Greta psuje klimat
Greta w arafatce walczy z Izraelem. Prasa w Niemczech uznała ją za antysemitkę. Co za odmiana!
Młodziutka aktywistka, „klimatyczne sumienie świata”, w 2019 r. była kandydatką do Pokojowej Nagrody Nobla. W tym samym roku została też „Człowiekiem Roku” niemieckiego magazynu „Der Spiegel”. Dziś ten sam „Spiegel” nazywa Gretę Thunberg antysemitką. A w samych Niemczech wzbudza ona autentyczną furię, o jej nienawiści do Żydów dyskutują politycy i media. Co to za odmiana!
Jeszcze osiem lat temu w żółtym kapoku i z tekturową tabliczką z napisem „Strajk szkolny klimatyczny” podbijała serca swoją bezkompromisowością, siłą połączoną z delikatnością i zaangażowaniem w szeroko pojęte dobro. Była dzieckiem, które mówiło dorosłym: „How dare you?” – i nawoływało do ratowania świata przed klimatyczną katastrofą. Była nową inspirującą i godną zaufania Pippi Långstrump, która pociągnęła za sobą miliony młodych ludzi. Tak powstał globalny ruch, Fridays for Future, Młodzieżowy Strajk Klimatyczny.
Każdy wielki tego świata chciał poznać Gretę i się z nią sfotografować: papież, Barack Obama i oczywiście kanclerz Niemiec Angela Merkel. Granatowe adidasy 17-letniej Szwedki, z warkoczem jak u 12-latki i to raczej z zeszłego wieku, idealnie skomponowały się na zdjęciach z marynarką pani kanclerz. Greta żądała od Merkel odwagi i zdecydowania. Pani kanclerz uśmiechała się i przyjaźnie kiwała głową.
Kryzys klimatyczny nie minął. Za to klimat wokół Thunberg, zwłaszcza w Niemczech, jest nie do poznania. Deputowana do Bundestagu Andrea Lindholz z frakcji CDU/CSU napisała na platformie X, że Thunberg należy zakazać wjazdu do kraju, bo zionie nienawiścią do Żydów.
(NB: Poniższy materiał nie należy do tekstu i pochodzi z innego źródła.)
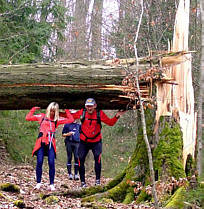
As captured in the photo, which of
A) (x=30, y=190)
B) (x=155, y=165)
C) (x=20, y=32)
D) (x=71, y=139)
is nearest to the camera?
(x=155, y=165)

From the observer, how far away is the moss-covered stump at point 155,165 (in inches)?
236

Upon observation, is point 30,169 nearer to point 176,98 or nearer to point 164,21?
point 176,98

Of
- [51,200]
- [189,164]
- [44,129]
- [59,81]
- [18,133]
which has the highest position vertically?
[59,81]

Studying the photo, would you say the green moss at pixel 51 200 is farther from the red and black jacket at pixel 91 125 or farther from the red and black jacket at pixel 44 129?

Alexander Throm z CDU, rzecznik partii ds. polityki wewnętrznej, nazwał ją Jew-hater. „Wszyscy, którzy jak Thunberg przyjeżdżają tu, aby agitować przeciw Izraelowi i pluć na naszą policję, nie mają czego tu szukać” – dodał i domagał się, aby szwedzka filia Fridays for Future odcięła się od swojej założycielki.